He has turned a whole community into a habitat of light, in Ibeju-Lekki where the government is paying the light bill until they get their metres.
He is doing all these and more without what some thought was his inability to give soaring oratory. Ambode is a man of policy, not a figure of speech. He acts and allows his work, not words, to tell his story. The narrative, so far, is turning him into the alpha governor of today.
Goodbye, Ali
It was in 1979 at the Tafawa Balewa Square, and I was a student trying to board a bus home. Suddenly, a crowd surged outside the façade of the stadium, and I looked. To my astonishment, the man at the centre was a light-skinned fellow of buxom build faking boxing exchanges with little boys who were ecstatic to return their own fake jabs. The man, with handsome look and dainty footwork, was Muhammed Ali. He was visiting Nigeria to campaign over some humanitarian issue.

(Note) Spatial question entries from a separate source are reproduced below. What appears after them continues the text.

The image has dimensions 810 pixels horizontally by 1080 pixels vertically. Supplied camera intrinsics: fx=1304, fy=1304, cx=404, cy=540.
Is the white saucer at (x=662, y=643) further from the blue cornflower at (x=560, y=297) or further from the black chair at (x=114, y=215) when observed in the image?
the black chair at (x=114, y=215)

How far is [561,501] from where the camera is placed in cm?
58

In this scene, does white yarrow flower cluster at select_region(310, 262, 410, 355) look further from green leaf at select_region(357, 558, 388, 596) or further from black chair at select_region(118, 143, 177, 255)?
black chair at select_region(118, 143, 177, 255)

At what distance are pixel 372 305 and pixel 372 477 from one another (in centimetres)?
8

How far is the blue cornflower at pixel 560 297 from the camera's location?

That was my only sighting of Ali. The Greatest died, and I join others to mourn this great black man. He lived a life that is lacking today. A world where religion can be a platform for humane causes. A world where tribe and cant have replaced a multicultural bliss. We have BREXIT, Trump, ISIS, Boko Haram. He was a pugilist for justice. He fought against racism as a conscientious objector when others allowed themselves to die in an America that treated them as sub-human.